The decay of the Soviet experiment should come as no
surprise to us. Wherever
the comparisons have been made between free and closed societies—West
Germany and East Germany, Austria and Czechoslovakia, Malaysia
and Vietnam—it is the democratic countries that are prosperous
and responsive to the needs of their people.
And one of the simple but overwhelming facts of our
time is this: of all the millions of refugees we’ve seen in
the modern world, their flight is always away from, not toward,
the Communist world.
Today on the NATO line, our military forces face East
to prevent a possible invasion.
On the other side of the line, the Soviet forces also
face East—to prevent their people from leaving.
The
hard evidence of totalitarian rule has caused in mankind an
uprising of the intellect and will.
Whether it is the growth of the new schools of economics
in America or England or the appearance of the so-called “new
philosophers” in France, there is one unifying thread running
through the intellectual work of these groups: rejection of
the arbitrary power of the state, the refusal to subordinate
the rights of the individual to the superstate, the realization
that collectivism stifles all the best human impulses.
Struggle
Against Oppression
Since
the exodus from Egypt, historians have written of those who
sacrificed and struggled for freedom: the stand at Thermopylae,
the revolt of Spartacus, the storming of the Bastille, the
Warsaw uprising in World War II.
More recently we have seen evidence of this same human
impulse in one of the developing nations in Central America.
For months and months the world news media covered
the fighting in El Salvador.
Day after day we were treated to stories and film slanted
toward the brave freedom fighters battling oppressive government
forces in behalf of the silent, suffering people of that tortured
country.
Then
one day those silent, suffering people were offered a chance
to vote, to choose the kind of government they wanted.
Suddenly the freedom fighters in the hills were exposed
for what they really are: Cuban-backed guerrillas who want
power for themselves and their backers, not democracy for
the people.

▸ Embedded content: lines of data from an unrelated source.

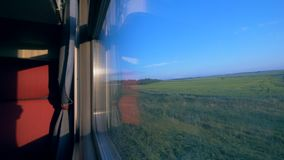 Moving inside the train cabin across the fields. Travelling by train concept.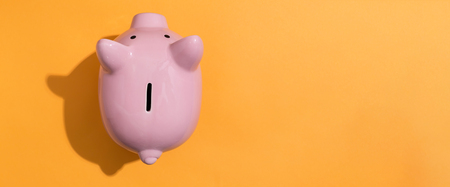 Foto de A piggy bank saving and investment theme on a orange background - Imagen libre de derechos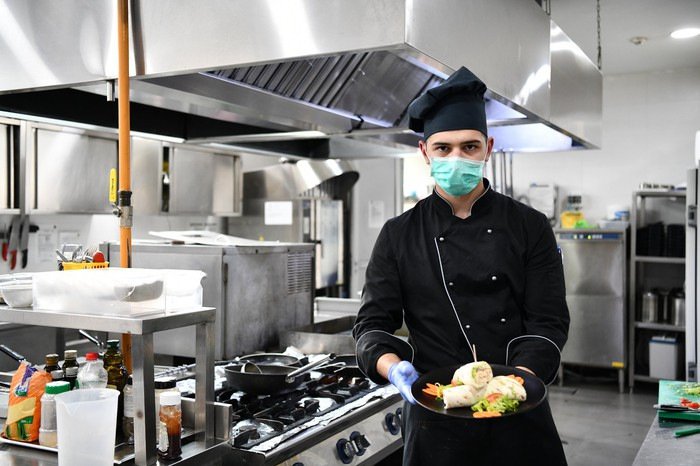 A chef wearing a medical mask holds a plate of food in a commercial kitchen.
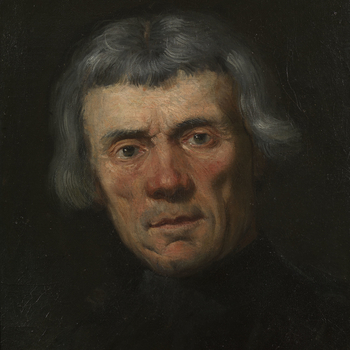 Head and shoulders portrait of a man, seen frontally, the head slightly inclined to the left, looking at the spectator. He has greying hair cut at the level of the ears, with a fringe.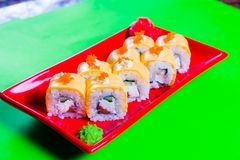 A portion of sushi on a red plate. green background. A portion of sushi on a red plate. green background stock photography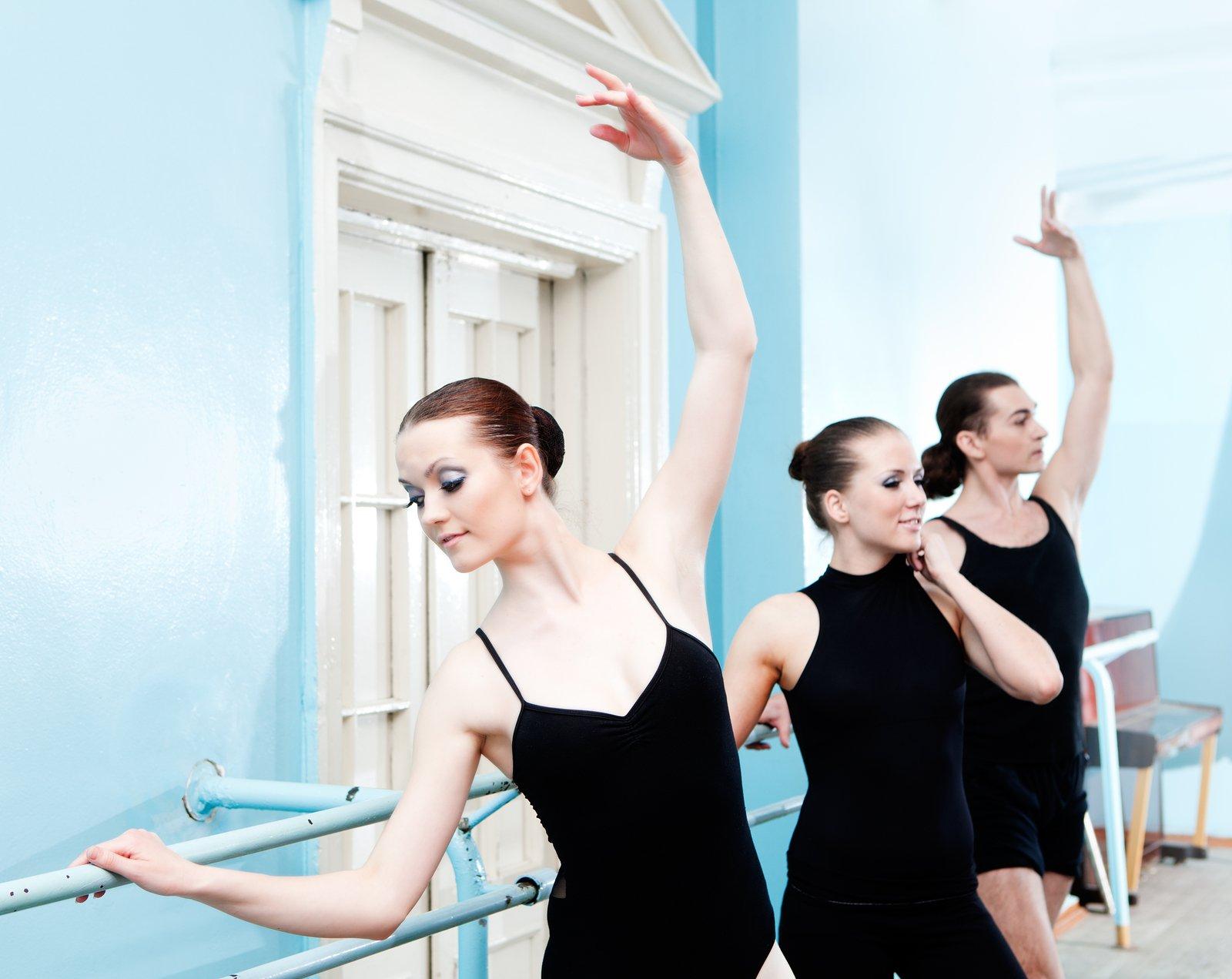 adult ballet dancers in studio rehearsal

They
threatened death to any who voted and destroyed hundreds of
busses and trucks to keep people from getting to the polling
places. But on election day the people of El Salvador, an unprecedented
1.4 million of them, braved ambush and gunfire and trudged
miles to vote for freedom.
They
stood for hours in the hot sun waiting for their turn to vote.
Members of our Congress who went there as observers
told me of a woman who was wounded by rifle fire who refused
to leave the line to have her wound treated until after she
had voted. A
grandmother, who had been told by the guerrillas she would
be killed when she returned from the polls, told the guerrillas:
"you can kill me, kill my family, kill my neighbors,
but you can’t kill us all.” The real freedom fighters of El
Salvador turned out to be the people of that country—the young,
the old, and the in-between.
Strange, but in my own country there has been little
if any news coverage of that war since the election.
Perhaps
they’ll say it’s because there are newer struggles now—on
distant islands in the South Atlantic young men are fighting
for Britain. And,
yes, voices have been raised protesting their sacrifices for
lumps of rock and earth so far away.
But those young men aren’t fighting for mere real estate. They fight for a cause, for the belief that armed aggression
must not be allowed to succeed and that people must participate
in the decisions of government under the rule of law.
If there had been firmer support for that principle
some 45 years ago, perhaps our generation wouldn’t have suffered
the bloodletting of World War II.
In
the Middle East the guns sound once more, this time in Lebanon,
a country that for too long has had to endure the tragedy
of civil war, terrorism, and foreign intervention and occupation.
The fighting in Lebanon on the part of all parties
must stop, and Israel should bring its forces home.
But this is not enough.
We must all work to stamp out the scourge of terrorism
that in the Middle East makes war an ever-present threat.
But
beyond the troublespots lies a deeper, more positive pattern. Around the world today the democratic revolution is gathering
new strength. In
India, a critical test has been passed with the peaceful change
of governing political parties.
In Africa, Nigeria is moving in remarkable and unmistakable
ways to build and strengthen its democratic institutions.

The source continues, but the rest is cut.